PROBLEMS TO WORK ON —
1. According to the text on debt relief, what did the Clinton administration announce last month?
2. The text on debt relief says the loans were meant to pay for education and health care. Explain why people in some of these countries still slipped deeper into poverty.
3. Carry the text on debt relief forward from its last sentence, keeping the same textbook voice.
### TEXT BLOCK
Help for the Poorest

Many poor developing countries have borrowed so much money from foreign governments, international institutions and private sources in the past three decades that they no longer can pay interests, much less repay the principal. The loans were meant to pay for social development programs, such as education and health care, but in some countries war, corruption, economic and natural disasters interfered, and people slipped deeper into poverty, while governments borrowed more to repay old loans.

Since 1996, an initiative by the World Bank, International Monetary Fund and private and religious groups to reduce unmanageable debts has been building. Last month, the Clinton administration announced it was willing to forgive loans Washington had extended to the poorest developing countries. The indebted nations hope that other lender governments will join the drive to give them a chance to overcome crushing poverty.
######
### ENTRIES SUPPLIED
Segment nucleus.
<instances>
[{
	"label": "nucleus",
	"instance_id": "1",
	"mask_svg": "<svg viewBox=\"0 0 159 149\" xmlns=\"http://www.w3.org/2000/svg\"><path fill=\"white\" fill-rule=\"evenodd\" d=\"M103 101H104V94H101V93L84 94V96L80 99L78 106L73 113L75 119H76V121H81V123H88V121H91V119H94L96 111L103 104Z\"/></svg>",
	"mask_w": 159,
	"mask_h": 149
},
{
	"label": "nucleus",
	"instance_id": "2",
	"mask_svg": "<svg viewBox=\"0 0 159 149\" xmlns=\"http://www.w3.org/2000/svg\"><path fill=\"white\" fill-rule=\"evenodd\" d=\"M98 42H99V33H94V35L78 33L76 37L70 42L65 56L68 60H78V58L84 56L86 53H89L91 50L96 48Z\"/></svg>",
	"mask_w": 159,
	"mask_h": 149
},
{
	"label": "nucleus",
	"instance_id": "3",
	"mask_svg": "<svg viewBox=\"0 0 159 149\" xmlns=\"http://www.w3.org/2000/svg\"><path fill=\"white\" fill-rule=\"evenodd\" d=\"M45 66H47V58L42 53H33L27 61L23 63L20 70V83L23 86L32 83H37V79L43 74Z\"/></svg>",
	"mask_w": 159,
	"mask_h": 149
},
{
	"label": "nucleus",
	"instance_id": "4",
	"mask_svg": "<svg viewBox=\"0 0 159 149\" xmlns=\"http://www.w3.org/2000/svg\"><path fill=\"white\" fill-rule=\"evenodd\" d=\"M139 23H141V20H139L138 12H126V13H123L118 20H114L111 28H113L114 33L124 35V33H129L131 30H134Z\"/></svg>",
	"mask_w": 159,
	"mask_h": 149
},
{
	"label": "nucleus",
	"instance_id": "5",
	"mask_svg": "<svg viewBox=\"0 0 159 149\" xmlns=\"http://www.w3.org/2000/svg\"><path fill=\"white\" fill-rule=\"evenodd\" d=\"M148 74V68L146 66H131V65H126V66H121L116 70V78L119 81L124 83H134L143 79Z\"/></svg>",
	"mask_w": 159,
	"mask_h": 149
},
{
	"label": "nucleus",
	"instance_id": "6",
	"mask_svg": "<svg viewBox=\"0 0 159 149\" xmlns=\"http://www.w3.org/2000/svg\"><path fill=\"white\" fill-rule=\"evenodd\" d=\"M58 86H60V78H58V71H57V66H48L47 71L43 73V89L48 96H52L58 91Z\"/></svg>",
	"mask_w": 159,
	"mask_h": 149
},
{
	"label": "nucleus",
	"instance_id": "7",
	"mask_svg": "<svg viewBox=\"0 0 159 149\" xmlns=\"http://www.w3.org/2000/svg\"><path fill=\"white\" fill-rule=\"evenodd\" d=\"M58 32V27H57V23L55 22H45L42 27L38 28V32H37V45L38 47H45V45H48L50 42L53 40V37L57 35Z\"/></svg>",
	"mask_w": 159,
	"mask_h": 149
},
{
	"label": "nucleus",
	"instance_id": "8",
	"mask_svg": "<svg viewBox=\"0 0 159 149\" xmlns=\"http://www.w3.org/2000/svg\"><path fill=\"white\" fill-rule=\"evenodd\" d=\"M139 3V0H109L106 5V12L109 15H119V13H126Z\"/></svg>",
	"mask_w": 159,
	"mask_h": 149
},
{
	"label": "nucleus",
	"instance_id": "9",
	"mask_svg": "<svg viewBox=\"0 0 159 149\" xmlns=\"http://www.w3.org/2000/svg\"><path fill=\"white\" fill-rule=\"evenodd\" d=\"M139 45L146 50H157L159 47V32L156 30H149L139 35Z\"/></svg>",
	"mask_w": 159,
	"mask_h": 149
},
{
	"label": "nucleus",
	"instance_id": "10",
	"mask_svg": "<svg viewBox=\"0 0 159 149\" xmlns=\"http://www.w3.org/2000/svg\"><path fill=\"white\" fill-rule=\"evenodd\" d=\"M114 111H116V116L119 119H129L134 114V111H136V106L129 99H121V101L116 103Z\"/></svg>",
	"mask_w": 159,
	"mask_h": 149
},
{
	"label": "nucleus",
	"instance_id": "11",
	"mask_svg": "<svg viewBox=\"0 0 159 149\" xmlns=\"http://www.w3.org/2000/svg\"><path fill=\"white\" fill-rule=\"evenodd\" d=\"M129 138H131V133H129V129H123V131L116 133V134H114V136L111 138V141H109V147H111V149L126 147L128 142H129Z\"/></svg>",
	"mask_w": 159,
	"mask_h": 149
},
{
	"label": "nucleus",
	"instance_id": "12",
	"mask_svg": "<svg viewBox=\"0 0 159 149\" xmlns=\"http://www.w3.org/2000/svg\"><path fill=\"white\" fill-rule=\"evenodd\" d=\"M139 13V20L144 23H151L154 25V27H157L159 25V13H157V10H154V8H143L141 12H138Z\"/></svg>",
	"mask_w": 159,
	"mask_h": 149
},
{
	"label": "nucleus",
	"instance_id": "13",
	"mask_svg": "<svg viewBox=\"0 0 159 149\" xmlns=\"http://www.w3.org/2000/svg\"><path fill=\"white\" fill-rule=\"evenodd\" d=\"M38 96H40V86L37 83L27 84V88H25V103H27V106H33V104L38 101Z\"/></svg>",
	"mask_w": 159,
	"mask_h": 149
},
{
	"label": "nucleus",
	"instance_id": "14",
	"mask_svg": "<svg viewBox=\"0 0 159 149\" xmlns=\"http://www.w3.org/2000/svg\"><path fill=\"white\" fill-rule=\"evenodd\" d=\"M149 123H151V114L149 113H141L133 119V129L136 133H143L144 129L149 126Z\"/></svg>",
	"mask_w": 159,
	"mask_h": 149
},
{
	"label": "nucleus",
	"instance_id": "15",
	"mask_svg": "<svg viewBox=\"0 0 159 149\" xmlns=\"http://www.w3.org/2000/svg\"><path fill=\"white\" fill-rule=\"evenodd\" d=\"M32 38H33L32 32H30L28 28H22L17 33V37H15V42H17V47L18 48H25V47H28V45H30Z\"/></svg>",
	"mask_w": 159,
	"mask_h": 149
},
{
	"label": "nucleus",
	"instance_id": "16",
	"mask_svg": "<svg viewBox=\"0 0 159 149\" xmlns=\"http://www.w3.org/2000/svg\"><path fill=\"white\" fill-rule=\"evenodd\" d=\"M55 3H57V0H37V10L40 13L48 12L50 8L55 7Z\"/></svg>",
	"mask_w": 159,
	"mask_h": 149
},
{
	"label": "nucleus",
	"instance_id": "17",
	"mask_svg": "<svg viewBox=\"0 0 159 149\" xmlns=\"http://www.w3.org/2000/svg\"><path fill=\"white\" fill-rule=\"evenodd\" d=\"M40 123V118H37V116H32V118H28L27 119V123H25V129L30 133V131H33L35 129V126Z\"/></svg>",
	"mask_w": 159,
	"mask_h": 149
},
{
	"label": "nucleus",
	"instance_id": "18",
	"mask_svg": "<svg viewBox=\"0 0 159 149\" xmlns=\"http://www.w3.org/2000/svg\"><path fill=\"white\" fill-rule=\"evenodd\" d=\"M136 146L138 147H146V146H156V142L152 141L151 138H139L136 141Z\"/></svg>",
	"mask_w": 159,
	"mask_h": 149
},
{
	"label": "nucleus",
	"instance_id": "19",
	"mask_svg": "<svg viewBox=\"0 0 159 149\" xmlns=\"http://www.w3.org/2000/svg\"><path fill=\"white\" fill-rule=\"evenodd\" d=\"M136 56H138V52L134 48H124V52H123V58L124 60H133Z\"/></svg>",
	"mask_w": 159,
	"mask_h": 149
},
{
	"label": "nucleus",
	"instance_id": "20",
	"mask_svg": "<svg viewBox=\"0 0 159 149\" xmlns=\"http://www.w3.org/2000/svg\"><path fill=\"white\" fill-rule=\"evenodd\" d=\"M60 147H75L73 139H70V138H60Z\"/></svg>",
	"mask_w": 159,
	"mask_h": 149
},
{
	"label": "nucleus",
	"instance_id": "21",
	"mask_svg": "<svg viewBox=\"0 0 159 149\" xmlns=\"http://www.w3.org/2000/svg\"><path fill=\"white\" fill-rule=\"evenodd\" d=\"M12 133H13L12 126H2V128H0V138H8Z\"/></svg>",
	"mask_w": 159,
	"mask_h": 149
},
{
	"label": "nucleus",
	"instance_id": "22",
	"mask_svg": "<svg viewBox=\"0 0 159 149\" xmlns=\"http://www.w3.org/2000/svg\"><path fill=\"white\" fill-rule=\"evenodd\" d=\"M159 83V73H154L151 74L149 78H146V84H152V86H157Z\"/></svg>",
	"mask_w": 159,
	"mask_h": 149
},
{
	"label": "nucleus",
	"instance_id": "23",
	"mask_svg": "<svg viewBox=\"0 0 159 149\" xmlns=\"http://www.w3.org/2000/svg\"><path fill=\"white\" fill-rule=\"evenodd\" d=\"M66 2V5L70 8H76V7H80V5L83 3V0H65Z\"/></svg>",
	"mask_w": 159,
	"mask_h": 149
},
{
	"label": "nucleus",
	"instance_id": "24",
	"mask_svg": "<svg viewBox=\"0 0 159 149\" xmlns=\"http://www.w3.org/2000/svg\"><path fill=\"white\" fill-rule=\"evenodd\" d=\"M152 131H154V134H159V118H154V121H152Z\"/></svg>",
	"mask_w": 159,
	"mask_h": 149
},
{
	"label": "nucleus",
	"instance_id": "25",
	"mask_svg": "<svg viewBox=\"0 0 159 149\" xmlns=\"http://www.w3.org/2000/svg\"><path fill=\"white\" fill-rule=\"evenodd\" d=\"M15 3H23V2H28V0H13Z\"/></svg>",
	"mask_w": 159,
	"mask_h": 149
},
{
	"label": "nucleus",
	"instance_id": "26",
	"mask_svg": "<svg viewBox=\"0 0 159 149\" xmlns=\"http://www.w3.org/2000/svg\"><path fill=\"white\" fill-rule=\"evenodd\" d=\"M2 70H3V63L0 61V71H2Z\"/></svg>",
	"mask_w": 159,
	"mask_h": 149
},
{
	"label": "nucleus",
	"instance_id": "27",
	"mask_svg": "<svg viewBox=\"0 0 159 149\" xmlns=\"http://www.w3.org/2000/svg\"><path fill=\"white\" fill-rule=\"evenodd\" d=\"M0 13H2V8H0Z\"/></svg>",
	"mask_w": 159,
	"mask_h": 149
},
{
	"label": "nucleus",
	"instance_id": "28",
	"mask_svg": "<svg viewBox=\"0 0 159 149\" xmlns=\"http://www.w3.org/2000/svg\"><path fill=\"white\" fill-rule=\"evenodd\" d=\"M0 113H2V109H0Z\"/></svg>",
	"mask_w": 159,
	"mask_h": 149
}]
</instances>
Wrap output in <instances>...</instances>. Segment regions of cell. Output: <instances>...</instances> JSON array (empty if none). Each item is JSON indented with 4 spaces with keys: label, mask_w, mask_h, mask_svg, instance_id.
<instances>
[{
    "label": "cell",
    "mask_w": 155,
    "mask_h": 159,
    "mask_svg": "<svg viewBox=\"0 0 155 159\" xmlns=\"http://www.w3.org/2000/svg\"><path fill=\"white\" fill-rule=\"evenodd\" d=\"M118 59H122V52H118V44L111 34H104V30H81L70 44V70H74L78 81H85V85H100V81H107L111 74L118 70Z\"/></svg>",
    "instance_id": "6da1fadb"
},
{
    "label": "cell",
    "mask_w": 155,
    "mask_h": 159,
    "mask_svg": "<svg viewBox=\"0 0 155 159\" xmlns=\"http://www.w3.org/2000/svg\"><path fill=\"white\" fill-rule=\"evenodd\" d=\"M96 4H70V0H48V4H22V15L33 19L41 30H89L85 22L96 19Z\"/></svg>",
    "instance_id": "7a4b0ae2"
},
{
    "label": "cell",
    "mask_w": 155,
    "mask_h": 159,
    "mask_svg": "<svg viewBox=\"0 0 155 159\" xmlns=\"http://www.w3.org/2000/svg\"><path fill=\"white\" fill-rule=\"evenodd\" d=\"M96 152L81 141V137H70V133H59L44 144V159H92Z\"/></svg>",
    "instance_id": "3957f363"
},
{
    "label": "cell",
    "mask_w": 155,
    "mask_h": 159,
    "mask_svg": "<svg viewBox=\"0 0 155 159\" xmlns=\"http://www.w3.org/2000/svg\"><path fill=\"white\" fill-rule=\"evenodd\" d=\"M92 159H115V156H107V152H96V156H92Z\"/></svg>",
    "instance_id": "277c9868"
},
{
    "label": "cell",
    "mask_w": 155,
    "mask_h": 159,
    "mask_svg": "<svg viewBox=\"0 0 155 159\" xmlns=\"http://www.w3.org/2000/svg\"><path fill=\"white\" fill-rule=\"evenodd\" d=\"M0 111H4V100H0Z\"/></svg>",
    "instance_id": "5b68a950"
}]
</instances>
######
RESPONSES —
1. It announced that it was willing to forgive loans Washington had extended to the poorest developing countries.

2. In some countries, war, corruption, and economic and natural disasters interfered with the social development programs the loans were meant to fund. People slipped deeper into poverty while their governments borrowed more to repay old loans.

3.
Major lenders have declared 41 countries, most of them in Africa, Highly Indebted Poor Countries, or HIPC countries:

The lenders' 1996 initiative aims at wiping off the books about two-thirds of the crippling debts by the end of 2003. To qualify, the indebted countries must commit themselves to reforming their economies and channeling funds into health care, education and poverty reduction projects. For the initiative to succeed, however, individual governments that have extended loans directly to developing countries also must forgive part of those debts.

The debt burden and planned reduction:

Current value of external debts by the 41 countries: $90 billion

Relief from "Paris Club" of major government-to-government lenders: $19 billion.

Relief from World Bank/IMF/other development institutions under HIPC program: $27 billion.

Potential future government-to-government relief; could go as high as $30 billion: $25 billion.

Remaining debts that could still be reduced or forgiven: $19 billion.